Dampak Berantai bagi Ekonomi dan Tenaga Kerja

Investasi senilai Rp 34 triliun yang “membeku” ini memiliki dampak multiplier yang luas. Sektor properti berhubungan erat dengan 185 sektor industri lainnya, mulai dari semen, baja, cat, hingga furnitur. Ketika proyek mandek, permintaan terhadap material konstruksi menurun drastis, yang berujung pada perlambatan di sektor manufaktur. Lebih jauh lagi, penyerapan tenaga kerja di sektor konstruksi ikut tertekan. Jika masalah ini tidak segera diatasi, potensi kontribusi sektor properti terhadap Produk Domestik Bruto (PDB) nasional yang diproyeksikan bisa meningkat hingga 1,25% terancam sirna.

Kendala SLIK OJK dan Akses Pembiayaan

Selain masalah lahan dan izin, hambatan administratif di sektor perbankan turut memperparah keadaan. Isu mengenai Sistem Layanan Informasi Keuangan (SLIK) OJK menjadi “tembok raksasa” bagi ribuan calon konsumen. Banyak masyarakat yang gagal mendapatkan KPR hanya karena memiliki catatan kredit macet kecil di masa lalu atau masalah administrasi yang belum diperbarui. Di sisi pengembang, hambatan akses kredit konstruksi membuat napas arus kas perusahaan semakin sesak, memaksa mereka menghentikan aktivitas di lapangan hingga ada kepastian hukum dan finansial.

Menanti Solusi Nyata dari Pemerintah

Para pelaku usaha kini menaruh harapan besar pada kementerian terkait, seperti Kementerian Perumahan dan Kawasan Permukiman (PKP) serta Kementerian ATR/BPN. REI telah meminta pemerintah melakukan cleansing data dan sinkronisasi regulasi agar proyek yang memiliki izin sah dapat segera berjalan kembali. Kepastian hukum menjadi kunci utama; tanpa perlindungan hukum yang jelas, investor akan ragu untuk menyuntikkan dana ke sektor properti Indonesia. Penataan ulang birokrasi perizinan menjadi harga mati agar target ambisius pembangunan 3 juta rumah setahun tidak sekadar menjadi slogan politik.

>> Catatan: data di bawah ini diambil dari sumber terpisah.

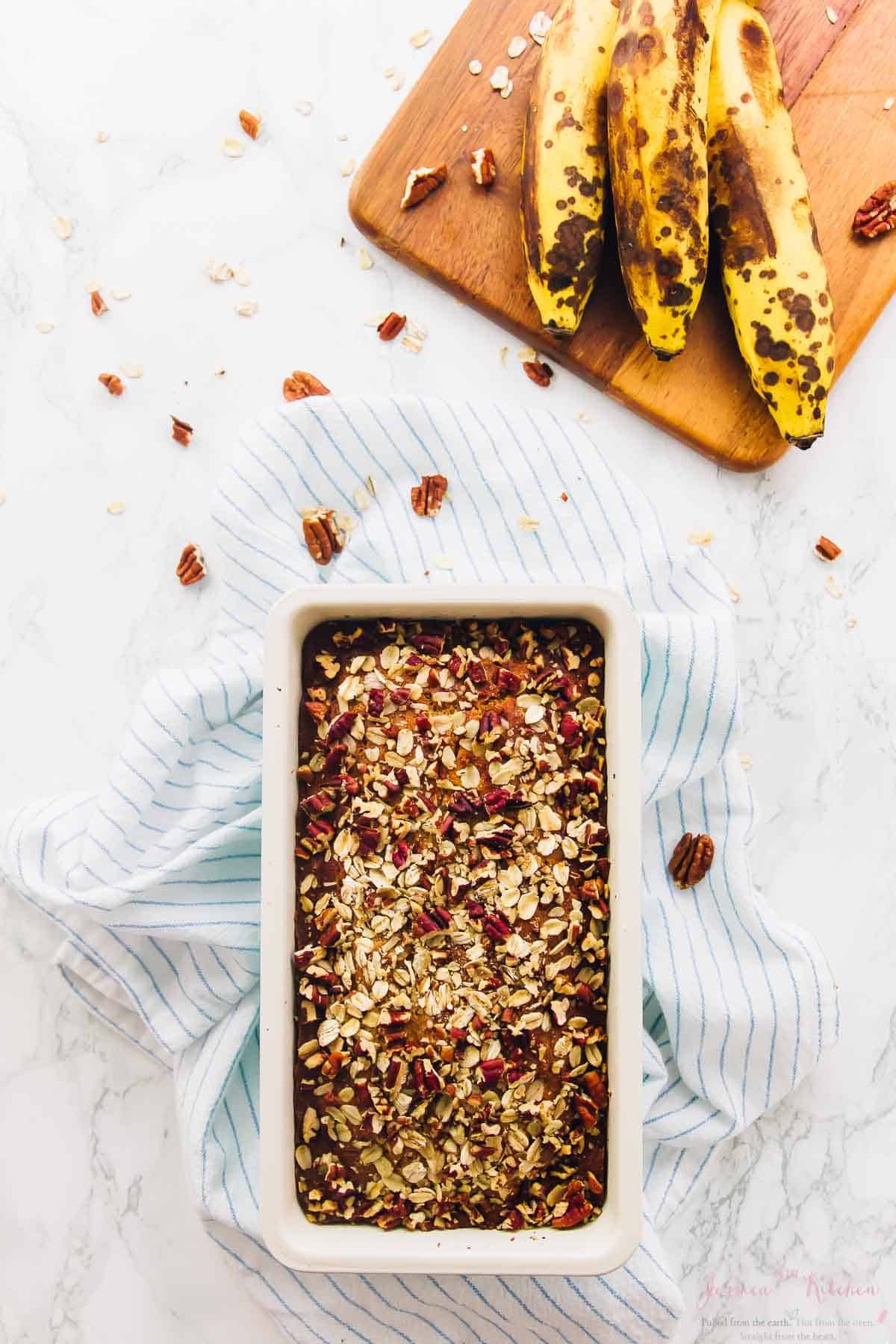 Overhead view of gluten-free vegan banana bread in loaf pan with bananas on cutting board in background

Mandeknya proyek properti senilai Rp 34,7 triliun adalah sinyal darurat bagi iklim investasi di Indonesia. Masalah ini bukan hanya kerugian bagi pengusaha, tetapi juga ancaman bagi hak masyarakat untuk memiliki hunian layak. Diperlukan keberanian politik untuk memangkas birokrasi yang berbelit dan menciptakan jembatan komunikasi yang lebih efektif antara pengembang, perbankan, dan regulator. Jika dibiarkan berlarut-larut, “bom waktu” properti ini bisa merusak stabilitas ekonomi nasional secara keseluruhan.